# Task requirements
The answer must be a single number: the count of lines in the records below that contain the word "standing".

--- Records shown Enclosed Below ---

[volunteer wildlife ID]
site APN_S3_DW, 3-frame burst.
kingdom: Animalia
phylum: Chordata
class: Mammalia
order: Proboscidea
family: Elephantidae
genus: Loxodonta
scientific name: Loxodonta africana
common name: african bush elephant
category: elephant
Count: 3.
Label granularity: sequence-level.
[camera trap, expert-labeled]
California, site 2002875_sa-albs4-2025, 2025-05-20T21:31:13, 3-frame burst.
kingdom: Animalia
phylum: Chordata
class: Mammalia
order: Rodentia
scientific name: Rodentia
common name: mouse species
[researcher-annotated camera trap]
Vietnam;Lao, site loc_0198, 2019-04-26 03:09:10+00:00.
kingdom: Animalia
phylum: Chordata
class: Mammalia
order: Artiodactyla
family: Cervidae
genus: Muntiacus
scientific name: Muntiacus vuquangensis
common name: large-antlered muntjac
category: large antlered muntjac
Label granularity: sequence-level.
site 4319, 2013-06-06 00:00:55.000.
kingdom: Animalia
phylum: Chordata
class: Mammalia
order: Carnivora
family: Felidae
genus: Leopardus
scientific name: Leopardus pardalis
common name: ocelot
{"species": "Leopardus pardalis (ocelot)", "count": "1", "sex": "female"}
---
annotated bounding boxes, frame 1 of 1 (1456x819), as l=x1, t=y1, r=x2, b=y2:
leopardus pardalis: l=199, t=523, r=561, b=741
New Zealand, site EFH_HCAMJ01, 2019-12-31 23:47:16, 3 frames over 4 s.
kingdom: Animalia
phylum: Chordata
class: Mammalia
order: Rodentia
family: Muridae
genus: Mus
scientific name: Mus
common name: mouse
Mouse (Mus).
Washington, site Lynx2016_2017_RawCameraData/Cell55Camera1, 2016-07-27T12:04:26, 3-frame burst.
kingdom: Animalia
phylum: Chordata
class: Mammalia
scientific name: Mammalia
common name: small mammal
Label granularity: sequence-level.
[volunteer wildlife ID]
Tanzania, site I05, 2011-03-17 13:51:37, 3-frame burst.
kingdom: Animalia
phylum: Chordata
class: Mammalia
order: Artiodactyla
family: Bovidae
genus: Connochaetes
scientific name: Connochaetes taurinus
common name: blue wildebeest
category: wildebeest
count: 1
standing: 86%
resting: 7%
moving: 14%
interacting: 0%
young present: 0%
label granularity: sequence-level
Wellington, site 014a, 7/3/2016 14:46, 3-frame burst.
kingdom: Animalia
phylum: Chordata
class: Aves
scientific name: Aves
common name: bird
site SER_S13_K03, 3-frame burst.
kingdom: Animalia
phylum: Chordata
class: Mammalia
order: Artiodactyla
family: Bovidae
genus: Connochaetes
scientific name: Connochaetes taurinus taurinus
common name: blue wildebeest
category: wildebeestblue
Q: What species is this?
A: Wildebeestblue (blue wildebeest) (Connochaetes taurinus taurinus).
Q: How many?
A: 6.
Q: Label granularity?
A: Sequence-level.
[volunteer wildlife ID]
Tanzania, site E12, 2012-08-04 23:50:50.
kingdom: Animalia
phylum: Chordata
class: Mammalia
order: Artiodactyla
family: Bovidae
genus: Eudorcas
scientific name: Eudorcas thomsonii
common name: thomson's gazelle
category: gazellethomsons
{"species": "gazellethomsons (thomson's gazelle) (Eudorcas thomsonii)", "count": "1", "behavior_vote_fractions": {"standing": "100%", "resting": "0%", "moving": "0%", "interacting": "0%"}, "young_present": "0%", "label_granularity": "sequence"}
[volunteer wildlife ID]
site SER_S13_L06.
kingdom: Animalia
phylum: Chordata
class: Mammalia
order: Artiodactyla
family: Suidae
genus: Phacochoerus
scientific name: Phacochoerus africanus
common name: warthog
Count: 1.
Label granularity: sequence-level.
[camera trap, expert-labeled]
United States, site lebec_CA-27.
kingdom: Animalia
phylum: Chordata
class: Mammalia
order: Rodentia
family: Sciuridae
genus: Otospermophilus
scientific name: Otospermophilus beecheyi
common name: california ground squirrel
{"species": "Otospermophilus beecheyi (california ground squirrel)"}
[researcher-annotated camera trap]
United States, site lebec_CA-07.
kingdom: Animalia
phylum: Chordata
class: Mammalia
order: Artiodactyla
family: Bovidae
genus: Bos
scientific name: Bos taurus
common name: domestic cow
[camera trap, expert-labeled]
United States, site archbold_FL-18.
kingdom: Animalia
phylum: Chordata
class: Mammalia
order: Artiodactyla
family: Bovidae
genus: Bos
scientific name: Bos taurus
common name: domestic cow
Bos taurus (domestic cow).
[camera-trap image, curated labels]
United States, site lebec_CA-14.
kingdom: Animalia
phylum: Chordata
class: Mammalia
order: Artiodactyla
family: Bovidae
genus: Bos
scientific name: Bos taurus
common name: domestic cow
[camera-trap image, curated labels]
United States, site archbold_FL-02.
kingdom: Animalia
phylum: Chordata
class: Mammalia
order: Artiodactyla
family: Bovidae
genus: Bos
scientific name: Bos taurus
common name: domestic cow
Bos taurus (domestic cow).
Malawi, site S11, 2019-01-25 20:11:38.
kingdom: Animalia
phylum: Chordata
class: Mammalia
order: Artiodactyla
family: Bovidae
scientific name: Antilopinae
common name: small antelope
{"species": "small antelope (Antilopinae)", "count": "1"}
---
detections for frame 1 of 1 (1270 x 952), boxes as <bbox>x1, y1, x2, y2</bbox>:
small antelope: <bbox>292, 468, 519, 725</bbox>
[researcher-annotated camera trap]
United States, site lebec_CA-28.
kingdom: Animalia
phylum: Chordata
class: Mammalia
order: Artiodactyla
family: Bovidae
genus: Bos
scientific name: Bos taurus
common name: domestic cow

--- End of Enclosed Records shown ---

# Solution for this task
2